▶ _GOAL OF THE EXERCISE_
Identify and copy all lines of the material where the string "States" is found.

▶ _INFORMATION_
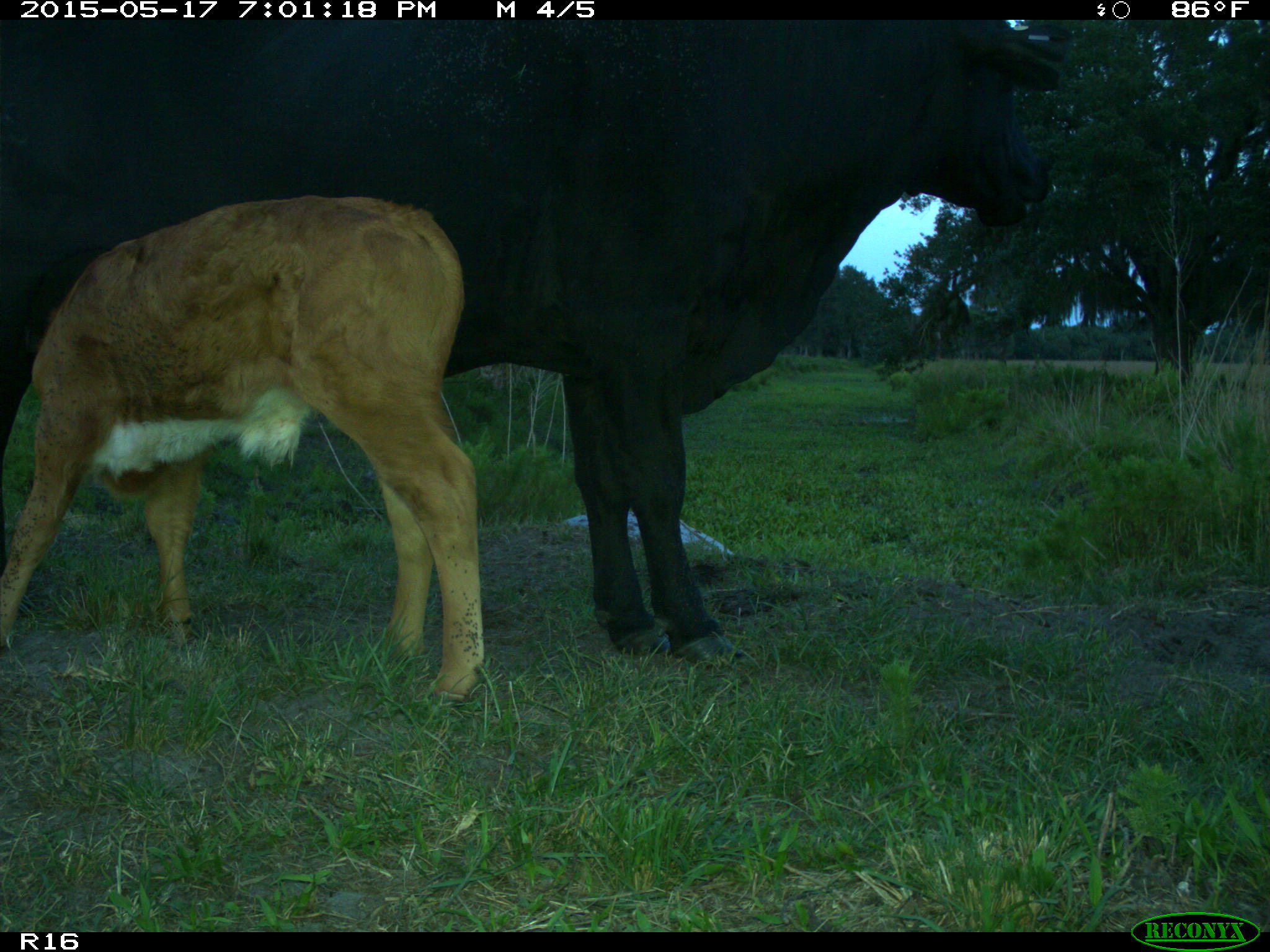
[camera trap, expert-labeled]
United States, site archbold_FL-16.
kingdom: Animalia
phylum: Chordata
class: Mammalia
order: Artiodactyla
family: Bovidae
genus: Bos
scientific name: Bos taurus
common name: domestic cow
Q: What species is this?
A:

--

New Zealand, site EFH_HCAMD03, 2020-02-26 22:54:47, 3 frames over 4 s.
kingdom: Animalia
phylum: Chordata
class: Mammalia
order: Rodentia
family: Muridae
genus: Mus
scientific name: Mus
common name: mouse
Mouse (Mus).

...

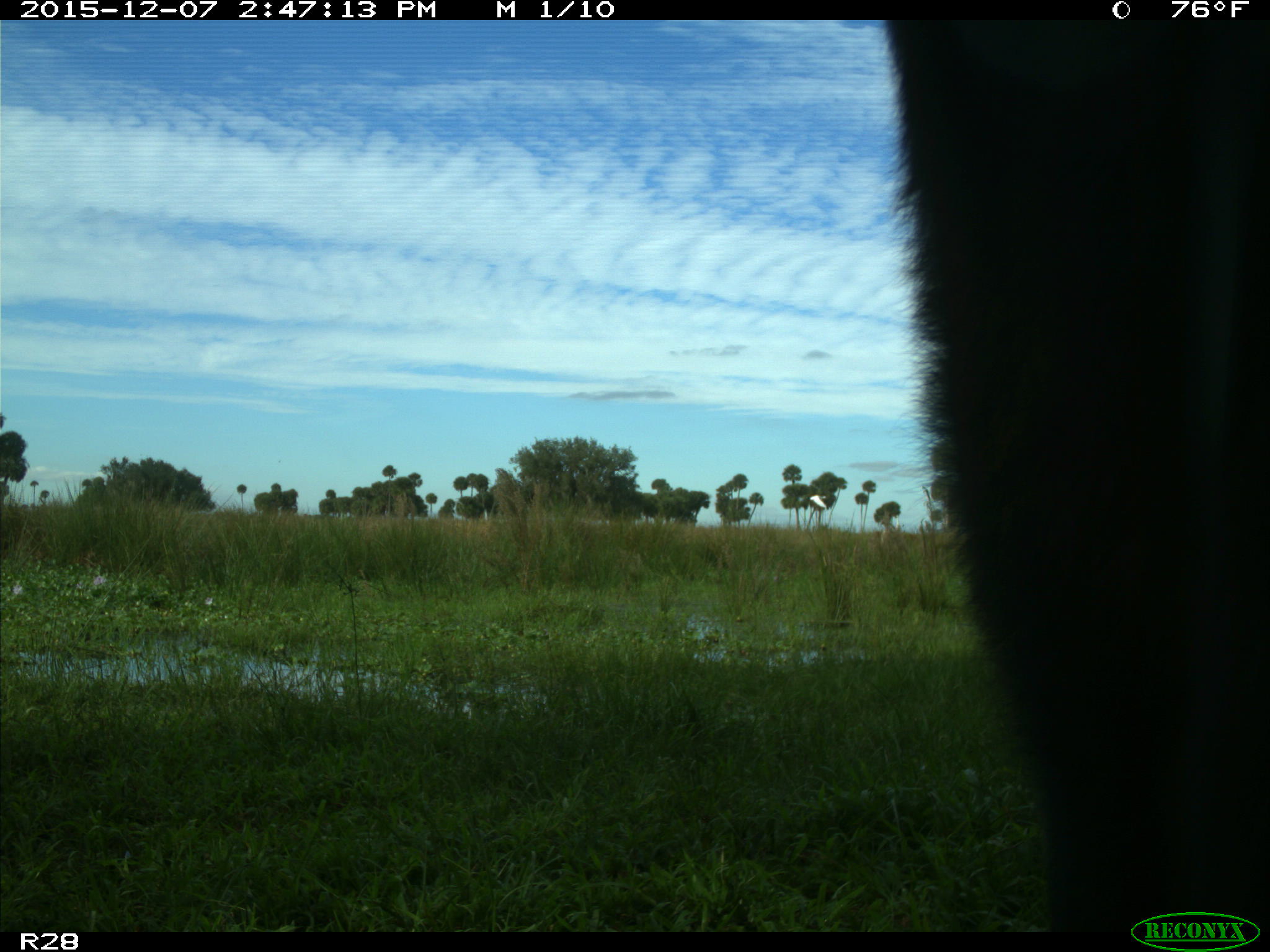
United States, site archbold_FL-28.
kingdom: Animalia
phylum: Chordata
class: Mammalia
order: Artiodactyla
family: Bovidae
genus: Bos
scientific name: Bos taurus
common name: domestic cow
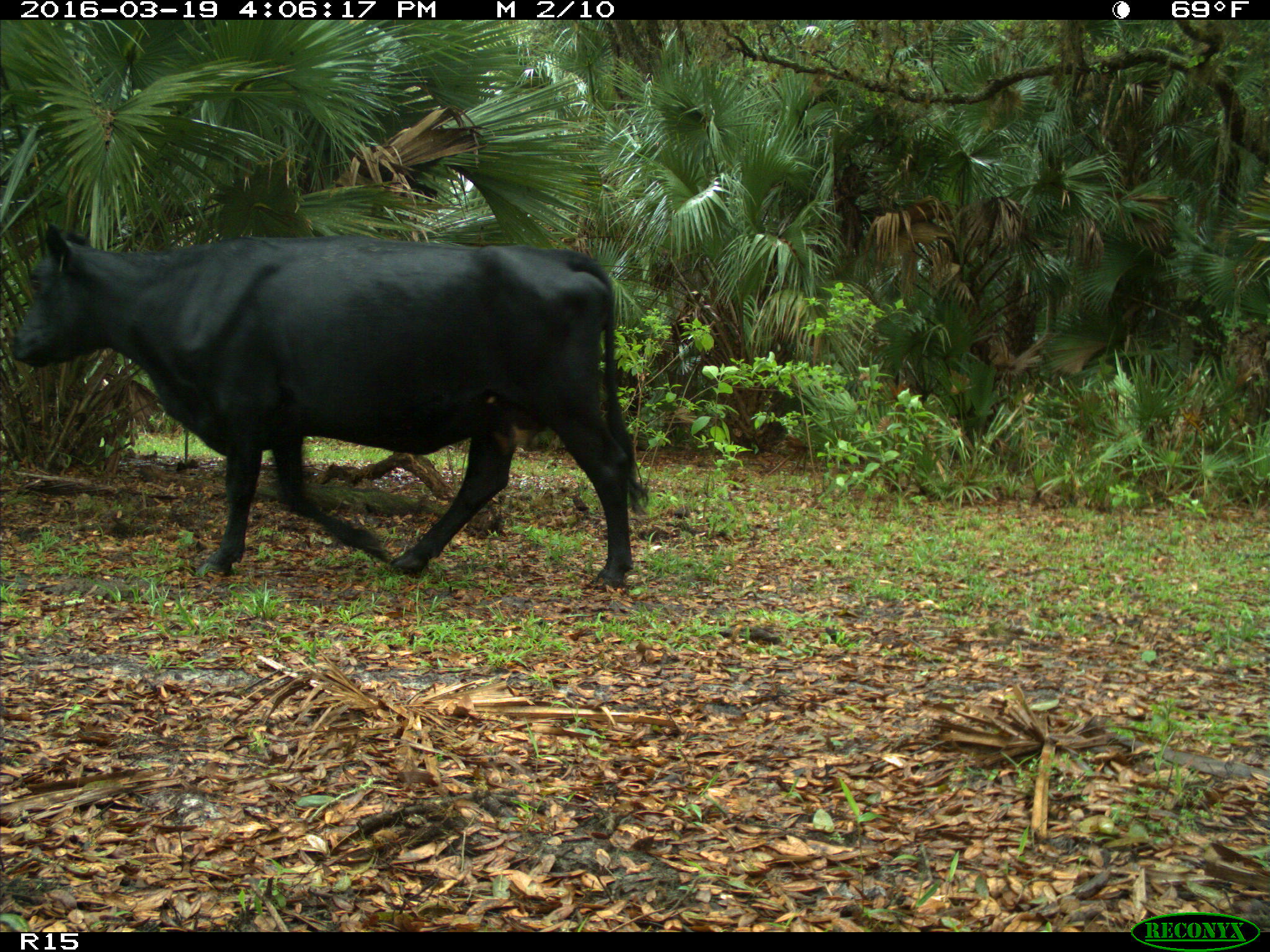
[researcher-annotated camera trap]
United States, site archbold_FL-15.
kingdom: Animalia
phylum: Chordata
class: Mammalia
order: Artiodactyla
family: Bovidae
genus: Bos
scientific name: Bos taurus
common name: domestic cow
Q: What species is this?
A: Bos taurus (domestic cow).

▶ _ANSWER TO THE EXERCISE_
United States, site archbold_FL-16.
United States, site archbold_FL-28.
United States, site archbold_FL-15.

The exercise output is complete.